_WHAT THIS EXERCISE ASKS_
• a. In the car discussion, how long does one commenter say a hydrogen vehicle takes to refuel?
• b. Continue the car discussion from where it stops.

_DOCUMENT EXCERPT_
* * * * * * * * *

You may want to look into the concept of 'rental'.
Bad looking or otherwise, they are betting on the wrong tech. Battery cars are fundamentally flawed and are not what is going to move the green revolution in cars. For that we have to use Hydrogen. Honda and others have already proved the case for the vehicles themselves and Shell and others have already got the capability to produce the fuel.
For governments around the world to take this problem seriously, they have to back a technology that will be readily accepted by the populous at large and for that I'm afraid, my garlic munching chums, is not 19th century battery cars.
Hydrogen can in the words of a marketing suit, deliver throughout the whole of the supply chain. Dedicated "Green" electricity generation ( Wind, Solar, Wave etc etc ) could be used to create the Hydrogen from sea water. Oil companies already have the delivery infrastructure, they're called Petrol Stations and the vehicles take two to three minutes to re-fuel to provide a 250-mile plus range. It's almost a no-brainer, yet these clots still want to pursue a tech that will never gain popular support. The only way to move forward is to deliver to what we expect today.
Whenever EVs like this are mentioned on this site someone always mentions the "daily commute" or the "shopping runs out of town",both of these activities can be carried out sans car if one really wishes so what is really stopping us is the convenience factor. Can't wait to explain that to future generations..."sorry it took us 20 years to take up EVs but we had a good reason to continue shipping oil around the world and driving 100 year old technology....Evs were a bit inconvenient". As to the 100 mile range problem,the majority of the British population have lived in urban areas since about 1850 and as a result very rarely make journeys of more than 20 miles each way. So lets be realistic shall we?Get an EV and use ther train for long hauls unless you like thelovely Saudis that much.
...when an electric does what my current vehicle does. That is travels for 300 miles with a top speed of 130mph, 0-60 time of aprox 9 sec, with the radio, AC, and headlights burning, and I can spend £20 and 10 minutes to fill it back up.
THAT is what the industry should be working towards (or better).
Always at least one on the hydro (hydrogen) why use electricity to get hydrogen from sea water / fossil fuels/ Rainbows and Sunshine, when you can just charge a battery it has something to do with efficiency as your using electricty to crack water or a fossil fuel (since we seem to have a lack of non oxidised hydrogen) to just use the hydro as a storage mechanism to convert back to electricity to run an electric engine!
Every conversion has a loss, minimise the losses is the name of the game!
A chemical battery is the same thing a storage mechanism, not as easy from the consumer side due to charging time but far more efficient and please "Shell can make it let them save the day"ARRRGRGHHHH just go down to the servo, fill up with 10,000psi of hydrogen, just make sure you grab a packet of ciggies and smoke in your car on the way home LOL
Maybe also take a look at those water engines that are all over the internet, I hear they work really well also HAHAHAHAHAHHA
Me I'll put my money where my mouth is, I'll be buying electric and converting my old dato to electric also
Looking forward to the flasher models may offer, bring on the in wheel motors.........EV EVO Lancer!

* * * * * * * * *

_DATA LISTING_
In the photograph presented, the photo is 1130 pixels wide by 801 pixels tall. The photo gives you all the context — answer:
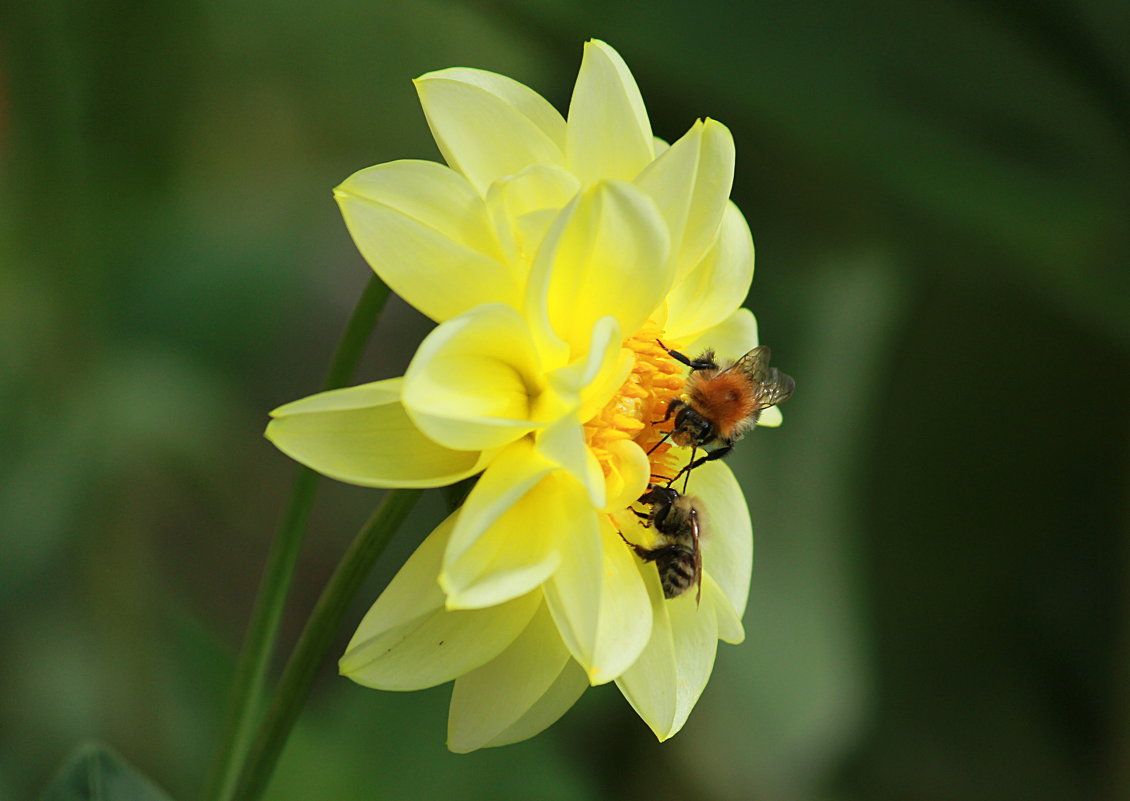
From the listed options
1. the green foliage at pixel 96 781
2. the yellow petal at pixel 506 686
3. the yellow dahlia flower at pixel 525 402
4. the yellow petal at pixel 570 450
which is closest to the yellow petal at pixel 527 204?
the yellow dahlia flower at pixel 525 402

* * * * * * * * *

_EXPECTED OUTPUTS_
• a. Two to three minutes, giving a range of 250 miles or more.

• b.
With the quoted figures for range and charging time then it would easily handle 90%+ of my driving ... 99 miles is my London->Cambridge run so that's far too close to the limit though ... but if they put a 20 minute recharging station in at the A1(M) services at the M25, then I could stop for a coffee and to check my emails :-)
It will be interesting to see what the consumer price for car recharging at motorway services will end up being ... 20 minutes of 32A 400V 3-phase ... petrol is currently around £1/litre and an efficient small car can get around 45mpg so 10 miles per litre or 10p/mile ... any bets whether you'll be able to recharge your electric car for under a tenner?
And using an MPV ... "a “real world” range of 160km (99m)" ... Real world MPV is a car full of screaming kids, groceries, and that exercise bike you picked up from Freecycle and haven't actually removed from the car yet as you've nowhere to put it ... or do their real world figures assume an MPV with one (light) person in it? How does the estimated range change if you go from one 10-stone person, to a real world family with bags and groceries? ... enquiring minds want to know!
p.s. "Charged through the nose" - nice one!
As regards your remark concerning the Saudis: you don't really think that electric vehicles will be any more economical in use than current petrol/diesel cars do you? If so, check out the power generation efficiency and the losses in the transport-conversion-charging chain. What do you think will be used to stoke up the electric power stations? Wind power? Not very likely. That tecnology can supply 3% of our current energy need and won't be getting much better in the future. Coal? Gas? Also not very likely. So, with the majotity voting against nuclear power, most of the electricity of your electric vehicles will probably come from the Saudis.
Battery-powered cars are a dead-end technology for Old World countries. Where do I plug my car in when I live in a basement flat in a converted 200-year-old Georgian house with neither off-street nor on-street parking? (I used to park my car in a nearby supermarket car park, but few residents in the area have even that option. Most UK housing was built by the Victorians and predates the rise of the automobile.)
The solution isn't hydrogen -- that's a stopgap measure at best. Why do we insist on driving individual power stations around our roads at all? It's ridiculously inefficient. Trains have been running on electricity for over a century now and they don't use batteries. (Well, not for the actual moving anyway.) They get it distributed to them through overhead wires or live rails. Trams and other forms of light rail use similar power supplies.
Granted, stringing wires along the roads isn't going to make them look any prettier -- though a glance at cities like San Francisco suggests nobody there would notice the difference -- but that's far from the only, or even the most practical, solution...
Bombardier have built an induction-based system for their trams which sits entirely beneath the surface. (http://www.railwaygazette.com/news_view/article/2009/01/9282/primove_catenary_free_induction_tram.html.) This exact same technology would work just as well on *any* road-using vehicle. We're not allowed to drive off-road in London, so we're almost driving on rails anyway. Neither are most urban car journeys done at great speed. 30mph is a typical speed limit in most Old World cities -- often, it's lower. (Induction-based power would, incidentally, eliminate the need for speed traps / bumps and the like: just reduce the power to the induction grid in the relevant roads!)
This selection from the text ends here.